And so, it all begins with a recognition that the mind is the most important muscle in the body. In Love Your God with All Your Mind, J. P. Moreland writes: “If we are to love God adequately with the mind, then the mind must be exercised regularly, trained to acquire certain habits of thought, and filled with an increasingly rich set of distinctions and categories.” Our intellects are to be stretched and driven often so that we can grow to love God more. This is truly what we have been called to do as Christian educators and Christian schools.
Jesus commands us to “love the Lord your God with all your heart and with all your soul and with all your mind.” We see this played out in real life as Jesus employed the ability to debate using logic and rhetoric. The Pharisees sought to “entangle him in his words” (Matt 22:15). Jesus, however, saw through their methods and spoke to them in their language, quoting the law and interpreting the culture of the day. Likewise, as the Apostle Paul spoke to the Greeks at Mars Hill, he addressed their religious beliefs and their culture. He actually quoted their texts and their poetry to them. In order to do so, he had to have an active and engaged mind. He had to take seriously the call to know and to understand more than just his own beliefs.
The argument within the confines of the Christian school campus has been and continues to be that we are too focused on the academic and not focused enough on the hearts of our students. To be certain, their hearts are important. John Piper states, however, “…the mind serves to know the truth that fuels the fires of the heart.” Likewise, Richard Riesen, in his great book, Piety and Philosophy states:
It is not possible for Christian education… to be too academic. The purpose of education is precisely to be academic… The point is simply that we in Christian schools must do everything in our power to ensure that in future generations there is no scandal of the evangelical mind, that we have not opted out of or reneged on our responsibility to engage culture and the natural world intellectually and academically; that is, that we have not given the impression that Christian faith is somehow inimical to careful, honest thought or that honest thought destroys faith.

#### [Tasks to carry out]
1 – Retype the passage on the mind and Christian education word for word, everything from "Jesus commands us" down to "his own beliefs.".
2 – Answer these questions from the passage on the mind and Christian education:
(a) Which book by J. P. Moreland does it quote?
(b) Where did the Apostle Paul speak to the Greeks?
(c) What is the title of the book by Richard Riesen that it cites?
3 – Supply what follows the final sentence of the passage on the mind and Christian education, continuing it from that point.

Source records:
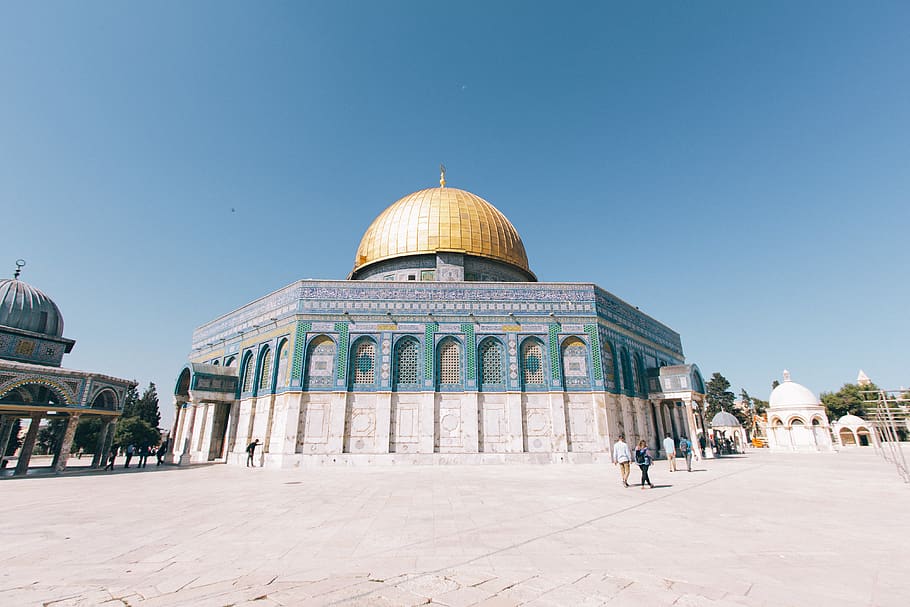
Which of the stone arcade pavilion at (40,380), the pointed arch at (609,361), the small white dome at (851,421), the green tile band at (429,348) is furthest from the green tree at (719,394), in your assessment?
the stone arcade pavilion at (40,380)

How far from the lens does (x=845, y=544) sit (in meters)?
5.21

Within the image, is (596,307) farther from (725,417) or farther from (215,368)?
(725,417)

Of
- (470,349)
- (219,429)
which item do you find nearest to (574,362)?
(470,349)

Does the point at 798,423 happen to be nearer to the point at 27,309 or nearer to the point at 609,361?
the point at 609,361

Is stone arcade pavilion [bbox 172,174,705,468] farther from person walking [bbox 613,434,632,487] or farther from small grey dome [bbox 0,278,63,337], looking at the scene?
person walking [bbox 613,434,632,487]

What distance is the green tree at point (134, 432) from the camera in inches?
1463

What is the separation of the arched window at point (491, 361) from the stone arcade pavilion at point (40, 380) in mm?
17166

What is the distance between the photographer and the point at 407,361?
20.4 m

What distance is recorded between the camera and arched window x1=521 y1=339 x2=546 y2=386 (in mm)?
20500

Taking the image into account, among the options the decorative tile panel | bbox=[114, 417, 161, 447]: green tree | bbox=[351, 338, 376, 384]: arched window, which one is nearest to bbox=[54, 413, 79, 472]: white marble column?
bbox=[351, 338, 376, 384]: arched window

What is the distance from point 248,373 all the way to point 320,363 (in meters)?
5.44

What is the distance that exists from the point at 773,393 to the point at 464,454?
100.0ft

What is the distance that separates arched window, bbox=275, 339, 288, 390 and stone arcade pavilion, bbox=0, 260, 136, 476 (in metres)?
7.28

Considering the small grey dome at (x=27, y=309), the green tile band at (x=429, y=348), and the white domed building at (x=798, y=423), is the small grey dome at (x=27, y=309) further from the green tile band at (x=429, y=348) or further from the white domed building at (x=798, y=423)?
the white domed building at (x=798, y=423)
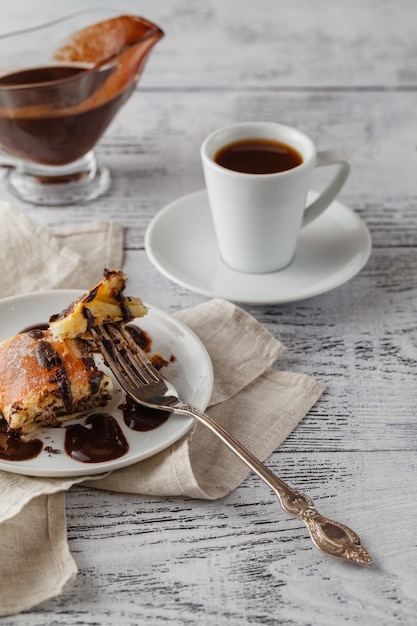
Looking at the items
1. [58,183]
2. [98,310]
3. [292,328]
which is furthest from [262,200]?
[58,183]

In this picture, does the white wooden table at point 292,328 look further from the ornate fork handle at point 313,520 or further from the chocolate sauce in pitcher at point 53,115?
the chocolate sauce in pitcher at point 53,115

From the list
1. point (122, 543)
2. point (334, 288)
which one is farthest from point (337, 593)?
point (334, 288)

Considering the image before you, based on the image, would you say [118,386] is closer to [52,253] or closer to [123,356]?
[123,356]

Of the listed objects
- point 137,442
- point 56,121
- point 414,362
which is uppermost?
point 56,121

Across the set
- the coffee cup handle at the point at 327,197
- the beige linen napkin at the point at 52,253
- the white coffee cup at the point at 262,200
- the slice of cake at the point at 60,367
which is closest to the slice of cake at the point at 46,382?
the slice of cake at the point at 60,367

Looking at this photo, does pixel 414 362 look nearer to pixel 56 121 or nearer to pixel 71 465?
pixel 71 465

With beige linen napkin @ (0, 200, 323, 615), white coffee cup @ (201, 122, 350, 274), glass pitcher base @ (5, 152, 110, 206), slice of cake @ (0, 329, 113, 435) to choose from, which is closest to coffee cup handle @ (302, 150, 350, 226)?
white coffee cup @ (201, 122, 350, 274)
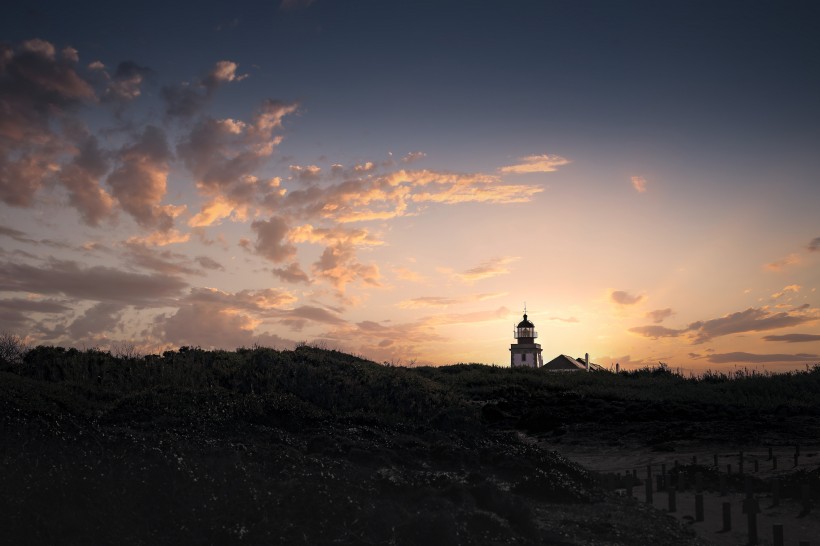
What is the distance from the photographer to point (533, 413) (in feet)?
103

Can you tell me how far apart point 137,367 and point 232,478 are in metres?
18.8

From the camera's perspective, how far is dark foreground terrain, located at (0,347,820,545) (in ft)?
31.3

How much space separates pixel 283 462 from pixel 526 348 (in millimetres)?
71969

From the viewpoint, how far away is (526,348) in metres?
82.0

#### [Answer set]
1 –
Jesus commands us to “love the Lord your God with all your heart and with all your soul and with all your mind.” We see this played out in real life as Jesus employed the ability to debate using logic and rhetoric. The Pharisees sought to “entangle him in his words” (Matt 22:15). Jesus, however, saw through their methods and spoke to them in their language, quoting the law and interpreting the culture of the day. Likewise, as the Apostle Paul spoke to the Greeks at Mars Hill, he addressed their religious beliefs and their culture. He actually quoted their texts and their poetry to them. In order to do so, he had to have an active and engaged mind. He had to take seriously the call to know and to understand more than just his own beliefs.

2 –
(a) Love Your God with All Your Mind
(b) Mars Hill
(c) Piety and Philosophy

3 –
As Christian schools, it must therefore be our goal to train the minds of our students, which will in turn infect their hearts, thus engaging their hands and feet as they work to serve and love others around them. The world in which we live in 2021 needs students who have a depth of knowledge that translates into winsome conversation, compelling arguments, and the ability to lead those who may not even understand they desperately need moral, ethical, and honorable leadership.
We are excited about the future of Christian education as we witness many Christian schools picking up the mantle and doubling down on their missions to, within the context of a well-defined biblical worldview, educate students who are prepared to impact academe, government, the arts, the arena, and the various realms of high culture. Our calling to do so has never felt more urgent and the will to do so is increasingly apparent. The future is bright, as Christian schools the world over continue to grasp the significance of the life of the mind and its inherent impact upon the world around those who choose to engage.